COMO Che cosa ci fanno quattro scale mobili di dieci metri ciascuna abbandonate, da anni, in un fazzoletto di terra accanto ai binari delle Nord, nei pressi del parcheggio Ippocastano?
Nonostante le dimensioni, chi passa in auto lungo via Ambrosoli le intravede appena attraverso una cancellata, subito dopo l’Esselunga. È dalle terrazze del Dadone e, soprattutto, dal sovrappasso che collega quest’ultimo con la sede dell’università e la stazione di Como Borghi "sorvolando" il Cosia, che l’inusuale "deposito" salta agli occhi. Non si tratta di una discarica abusiva, per il semplice fatto che quel pezzo di terra è di proprietà di Pessina Immobiliare, che ha costruito il gigantesco immobile e ancora ne detiene diverse quote, mentre altre sono state vendute a terzi. Semmai, oltre a essere un pugno nell’occhio, le scale mobili abbandonate sono la spia di una vicenda paradossale oscurata dalle più significative, e ben note, vicende giudiziarie (abuso edilizio e successiva sanatoria) che contraddistinsero la nascita del Dadone.
«Nel progetto originario - spiega Maurizio Critelli, amministratore di Pessina Immobiliare - due scale mobili dovevano essere collegate alla torre che insiste sul parcheggio Ippocastano e le altre due a quella che porta al Setificio e al Museo della seta». Praticamente, avrebbero dovuto rendere più agevole l’accesso al sovrappasso, attualmente garantito dalle scale tradizionali e da un ascensore. «Ma l’amministrazione comunale non ha autorizzato l’installazione delle scale mobili per ragioni paesaggistiche - riferisce Critelli -. Se non ricordo male, perché oscuravano la vista del Baradello. E anche l’amministrazione provinciale, proprietaria del Setificio, non si dimostrò interessata». Quindi, «fino a due anni fa - continua l’amministratore di Pessina Immobiliare - abbiamo aspettato che ci fosse un ripensamento.
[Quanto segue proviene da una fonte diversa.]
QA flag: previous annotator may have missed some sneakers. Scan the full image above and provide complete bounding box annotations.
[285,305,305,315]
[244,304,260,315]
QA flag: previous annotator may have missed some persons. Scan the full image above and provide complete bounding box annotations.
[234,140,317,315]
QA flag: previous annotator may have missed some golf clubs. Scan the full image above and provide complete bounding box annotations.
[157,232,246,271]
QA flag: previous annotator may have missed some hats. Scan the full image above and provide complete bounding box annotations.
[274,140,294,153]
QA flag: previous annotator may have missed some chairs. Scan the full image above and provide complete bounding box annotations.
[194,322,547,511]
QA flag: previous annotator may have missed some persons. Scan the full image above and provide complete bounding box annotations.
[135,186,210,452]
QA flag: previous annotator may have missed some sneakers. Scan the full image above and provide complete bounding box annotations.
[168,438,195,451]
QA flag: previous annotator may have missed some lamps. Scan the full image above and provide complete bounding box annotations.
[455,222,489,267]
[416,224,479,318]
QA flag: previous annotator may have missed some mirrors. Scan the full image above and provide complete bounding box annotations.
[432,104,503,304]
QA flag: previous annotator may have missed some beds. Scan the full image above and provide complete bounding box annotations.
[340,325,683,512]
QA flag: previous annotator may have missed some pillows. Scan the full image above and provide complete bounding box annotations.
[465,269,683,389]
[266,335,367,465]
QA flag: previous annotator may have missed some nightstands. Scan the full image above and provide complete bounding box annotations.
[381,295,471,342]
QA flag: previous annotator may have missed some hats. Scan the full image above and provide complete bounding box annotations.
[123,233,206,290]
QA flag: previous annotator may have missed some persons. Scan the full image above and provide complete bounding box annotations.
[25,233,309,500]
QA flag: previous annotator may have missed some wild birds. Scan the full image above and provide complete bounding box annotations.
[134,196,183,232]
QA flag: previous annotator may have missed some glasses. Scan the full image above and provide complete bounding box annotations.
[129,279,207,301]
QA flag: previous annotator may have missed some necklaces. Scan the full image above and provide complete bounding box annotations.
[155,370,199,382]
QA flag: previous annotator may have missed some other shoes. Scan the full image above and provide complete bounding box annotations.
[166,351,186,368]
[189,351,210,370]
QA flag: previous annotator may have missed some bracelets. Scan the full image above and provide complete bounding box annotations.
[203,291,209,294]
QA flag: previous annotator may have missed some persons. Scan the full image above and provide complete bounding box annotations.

Ma a questo punto abbiamo dovuto dare incarico a un’azienda specializzata, la Colombo Spa, si smantellarle e buttarle via». Quanti soldi sono stati sprecati? «Un miliardo di vecchie lire - risponde Critelli -. Erano state costruite su misura, tenendo conto non solo della lunghezza ma anche dell’inclinazione necessaria, e non si possono riutilizzare altrove. Peccato, perché l’amministrazione non avrebbe avuto costi: oltre all’acquisto, anche la manutenzione sarebbe stata a carico nostro».
Dopo sette anni, le scale mobili sono state disimballate, ma solo per finire in discarica. Ieri, dal sovrappasso, si vedevano due operai intenti a smontare gli scalini. «Cerchiamo di recuperare alcune parti riutilizzabili», precisa Critelli.